Can you copy out, word for word, the material that begins at the line containing "Upon inspecting this" and stops after the line containing "from furthest to nearest.", and nothing else?

→ **GIVEN RECORDS**

========

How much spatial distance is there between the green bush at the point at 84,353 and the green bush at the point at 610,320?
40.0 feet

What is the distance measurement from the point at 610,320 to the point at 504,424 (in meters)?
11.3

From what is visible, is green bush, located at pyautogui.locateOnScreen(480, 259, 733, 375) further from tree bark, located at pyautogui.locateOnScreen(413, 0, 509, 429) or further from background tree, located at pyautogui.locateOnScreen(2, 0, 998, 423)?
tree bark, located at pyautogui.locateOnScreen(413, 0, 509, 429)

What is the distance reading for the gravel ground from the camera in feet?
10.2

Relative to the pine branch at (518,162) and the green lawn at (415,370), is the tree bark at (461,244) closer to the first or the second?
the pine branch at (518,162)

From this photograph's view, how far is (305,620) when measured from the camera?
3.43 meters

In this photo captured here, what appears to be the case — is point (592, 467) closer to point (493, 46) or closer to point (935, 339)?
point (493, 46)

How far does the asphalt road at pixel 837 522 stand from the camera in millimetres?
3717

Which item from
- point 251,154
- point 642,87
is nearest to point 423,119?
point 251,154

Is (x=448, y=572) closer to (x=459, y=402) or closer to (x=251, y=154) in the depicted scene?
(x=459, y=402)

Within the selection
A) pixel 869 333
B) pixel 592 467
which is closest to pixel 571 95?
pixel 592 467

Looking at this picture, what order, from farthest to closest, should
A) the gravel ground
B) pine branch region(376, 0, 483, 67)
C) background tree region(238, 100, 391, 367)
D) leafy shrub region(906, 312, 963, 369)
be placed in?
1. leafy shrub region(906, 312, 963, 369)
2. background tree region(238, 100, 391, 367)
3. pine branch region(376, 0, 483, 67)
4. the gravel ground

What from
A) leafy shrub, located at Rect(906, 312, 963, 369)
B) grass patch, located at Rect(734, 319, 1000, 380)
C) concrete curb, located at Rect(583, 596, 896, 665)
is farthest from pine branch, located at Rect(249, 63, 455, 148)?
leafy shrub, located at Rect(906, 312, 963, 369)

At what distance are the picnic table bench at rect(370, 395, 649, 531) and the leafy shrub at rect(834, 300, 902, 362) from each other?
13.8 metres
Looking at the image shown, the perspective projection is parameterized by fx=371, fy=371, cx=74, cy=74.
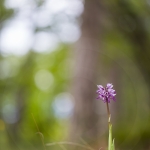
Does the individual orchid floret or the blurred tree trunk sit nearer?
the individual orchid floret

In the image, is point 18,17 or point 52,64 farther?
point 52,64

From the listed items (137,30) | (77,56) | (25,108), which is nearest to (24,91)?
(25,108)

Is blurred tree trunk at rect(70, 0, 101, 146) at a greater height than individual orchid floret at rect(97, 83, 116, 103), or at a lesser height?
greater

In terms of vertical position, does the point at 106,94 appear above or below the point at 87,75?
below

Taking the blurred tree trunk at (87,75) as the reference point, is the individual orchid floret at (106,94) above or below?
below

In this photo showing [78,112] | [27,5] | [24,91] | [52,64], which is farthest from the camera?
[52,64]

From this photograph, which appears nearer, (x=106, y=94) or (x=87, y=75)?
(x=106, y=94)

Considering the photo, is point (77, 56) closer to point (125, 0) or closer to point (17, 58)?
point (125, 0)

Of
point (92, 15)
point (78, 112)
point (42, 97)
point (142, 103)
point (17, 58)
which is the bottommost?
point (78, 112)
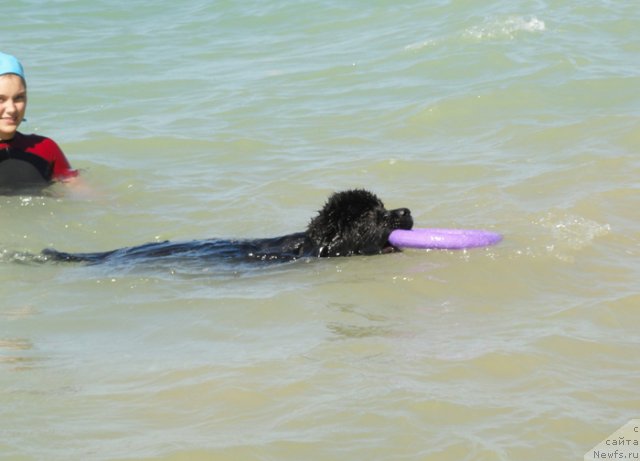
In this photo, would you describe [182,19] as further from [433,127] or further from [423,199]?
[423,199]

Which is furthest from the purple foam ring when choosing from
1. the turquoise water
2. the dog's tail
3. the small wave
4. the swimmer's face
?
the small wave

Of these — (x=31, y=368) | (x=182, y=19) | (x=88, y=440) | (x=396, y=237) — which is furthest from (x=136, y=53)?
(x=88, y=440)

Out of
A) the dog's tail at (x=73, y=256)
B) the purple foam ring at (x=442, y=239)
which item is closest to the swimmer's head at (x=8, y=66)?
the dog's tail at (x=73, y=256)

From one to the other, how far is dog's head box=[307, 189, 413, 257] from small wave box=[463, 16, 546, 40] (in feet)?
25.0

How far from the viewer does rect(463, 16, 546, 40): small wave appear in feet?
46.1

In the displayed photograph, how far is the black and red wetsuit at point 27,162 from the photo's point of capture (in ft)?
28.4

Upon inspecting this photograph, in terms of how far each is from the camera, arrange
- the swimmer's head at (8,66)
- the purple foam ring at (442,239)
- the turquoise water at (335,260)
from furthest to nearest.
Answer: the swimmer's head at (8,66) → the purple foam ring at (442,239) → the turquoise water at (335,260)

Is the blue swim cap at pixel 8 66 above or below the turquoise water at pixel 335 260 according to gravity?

========

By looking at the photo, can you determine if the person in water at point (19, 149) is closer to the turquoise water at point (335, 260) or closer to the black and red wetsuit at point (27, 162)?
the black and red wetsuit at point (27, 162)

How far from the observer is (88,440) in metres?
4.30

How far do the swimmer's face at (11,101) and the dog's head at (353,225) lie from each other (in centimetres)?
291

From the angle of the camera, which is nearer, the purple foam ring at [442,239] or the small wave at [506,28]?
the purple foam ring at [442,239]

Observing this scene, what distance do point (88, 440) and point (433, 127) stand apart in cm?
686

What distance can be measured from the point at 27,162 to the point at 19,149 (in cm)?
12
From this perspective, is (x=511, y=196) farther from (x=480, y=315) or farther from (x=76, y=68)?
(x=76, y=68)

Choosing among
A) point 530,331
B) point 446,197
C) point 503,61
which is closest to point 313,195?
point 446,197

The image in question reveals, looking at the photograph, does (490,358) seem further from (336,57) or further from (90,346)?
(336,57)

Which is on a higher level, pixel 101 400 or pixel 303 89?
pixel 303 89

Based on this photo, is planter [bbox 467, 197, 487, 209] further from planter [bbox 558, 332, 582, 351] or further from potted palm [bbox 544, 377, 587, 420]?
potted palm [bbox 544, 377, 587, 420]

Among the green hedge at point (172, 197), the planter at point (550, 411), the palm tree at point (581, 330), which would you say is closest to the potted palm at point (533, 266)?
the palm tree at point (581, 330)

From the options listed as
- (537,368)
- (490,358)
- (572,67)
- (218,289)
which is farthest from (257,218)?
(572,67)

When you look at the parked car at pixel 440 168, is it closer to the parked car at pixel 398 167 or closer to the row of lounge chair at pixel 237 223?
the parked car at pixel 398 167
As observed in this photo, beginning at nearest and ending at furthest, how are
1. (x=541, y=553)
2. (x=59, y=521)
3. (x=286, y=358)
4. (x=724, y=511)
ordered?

========

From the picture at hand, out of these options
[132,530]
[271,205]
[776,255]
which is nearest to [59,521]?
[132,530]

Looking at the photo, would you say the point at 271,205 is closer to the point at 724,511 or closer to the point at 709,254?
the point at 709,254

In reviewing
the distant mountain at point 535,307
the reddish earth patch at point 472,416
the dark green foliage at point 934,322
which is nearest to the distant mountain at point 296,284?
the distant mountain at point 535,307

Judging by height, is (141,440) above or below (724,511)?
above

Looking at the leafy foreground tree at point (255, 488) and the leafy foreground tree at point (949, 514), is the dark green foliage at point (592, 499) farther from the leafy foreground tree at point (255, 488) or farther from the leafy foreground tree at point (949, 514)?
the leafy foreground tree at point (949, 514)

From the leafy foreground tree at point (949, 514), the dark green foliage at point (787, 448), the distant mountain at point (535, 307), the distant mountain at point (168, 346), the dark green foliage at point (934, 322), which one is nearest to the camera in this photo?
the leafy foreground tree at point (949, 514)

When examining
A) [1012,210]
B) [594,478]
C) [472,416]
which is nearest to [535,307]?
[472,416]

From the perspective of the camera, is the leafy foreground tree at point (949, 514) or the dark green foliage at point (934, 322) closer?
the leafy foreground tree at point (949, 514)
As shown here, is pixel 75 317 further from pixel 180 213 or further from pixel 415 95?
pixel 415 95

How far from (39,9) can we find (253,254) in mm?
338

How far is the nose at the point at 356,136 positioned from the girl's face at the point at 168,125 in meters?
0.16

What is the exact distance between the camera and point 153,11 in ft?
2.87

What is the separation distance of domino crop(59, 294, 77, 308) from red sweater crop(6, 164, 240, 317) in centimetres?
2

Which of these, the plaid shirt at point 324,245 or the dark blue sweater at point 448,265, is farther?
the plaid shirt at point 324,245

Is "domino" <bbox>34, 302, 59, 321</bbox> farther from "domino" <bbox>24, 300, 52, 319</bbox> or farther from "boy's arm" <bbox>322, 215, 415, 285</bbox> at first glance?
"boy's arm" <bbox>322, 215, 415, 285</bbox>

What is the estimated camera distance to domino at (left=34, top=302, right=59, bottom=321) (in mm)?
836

========

→ **RESPONSE BELOW**
Upon inspecting this photograph, in terms of how far each is from the camera, arrange
- the swimmer's head at (8,66)
- the purple foam ring at (442,239)
- the turquoise water at (335,260)
from furthest to nearest.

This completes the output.